Opole jest na razie jedyną izbą adwokacką, która sięgnęła po tak radykalną metodę. Na nieprzekazywanie list nie zdecydowała się rada katowicka, choć podczas zgromadzenia jej członkowie upoważnili ją do takich działań.
– Rada rozważała możliwość nieprzekazywania sądom zarówno części A, jak i B listy obrońców. Ważyliśmy wszystkie racje. Ostatecznie dziekan zdecydował, aby oprzeć się na rekomendacji NRA i nie wysyłać części B – tłumaczy adwokat Roman Kusz, wicedziekan Okręgowej Rady Adwokackiej w Katowicach.
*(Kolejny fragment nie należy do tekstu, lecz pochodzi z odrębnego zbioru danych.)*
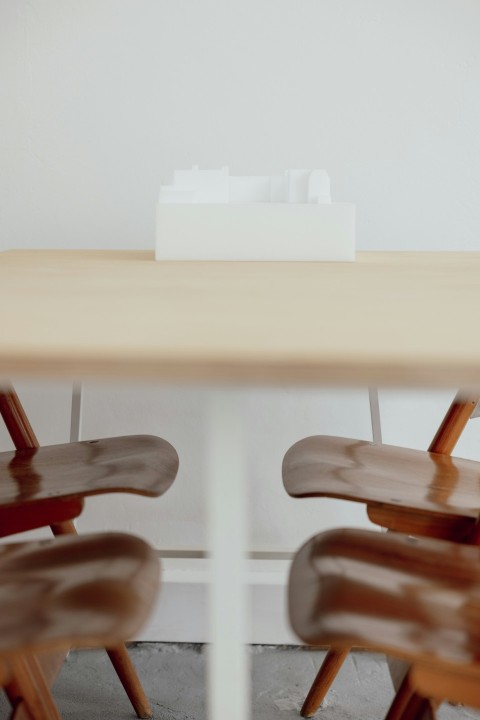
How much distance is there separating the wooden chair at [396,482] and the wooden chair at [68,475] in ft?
0.79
Czy decyzja opolskiej ORA oznacza, że sprawy karne zostaną tam zawieszone?
– Przepisy mówią, że do dnia ustalenia przez prezesów sądów list obrońców na nowych zasadach obrońcę z urzędu wyznacza się spośród adwokatów i radców prawnych na podstawie dotychczasowych list prowadzonych przez ich samorządy – wyjaśnia mec. Kusz. Jednak, biorąc pod uwagę, że dotąd radcy nie mieli uprawnień do prowadzenia obron, taka regulacja jest niewykonalna. – Brakuje normy, która umożliwiałaby kompilację starej listy adwokatów z listą przekazaną przez samorządy radcowskie – zaznacza.
Sądy zapewne będą zmuszone korzystać z listy uprawnionych do obron radców prawnych, dostarczonej przez samorząd radcowski. Tych jednak może okazać się za mało: wielu radców pracuje na etacie, co uniemożliwia podjęcie obrony w sprawach karnych.
Są jednak samorządy adwokackie, które nie chcą protestować nawet w wymiarze wskazanym przez NRA. Warszawska ORA w minioną środę (przy dwóch głosach wstrzymujących się) podjęła decyzję o przekazaniu do sądów zarówno części A, jak i B listy obrońców.
– Protest ma sens jedynie wtedy, gdy prowadzą go łącznie dwa samorządy – adwokacki i radcowski. Inaczej jest on pozorny. Stąd też decyzja o wysłaniu pełnego wykazu obrońców z urzędu – podkreśla adwokat Michał Fertak, rzecznik prasowy warszawskiej rady.
Dodaje, że dziekan warszawskiej izby adwokackiej razem ze stołecznym dziekanem okręgowej izby radców prawnych podjęli współpracę w celu rozwiązania problemów trapiących oba samorządy. Szczegółów nie chce jednak zdradzać.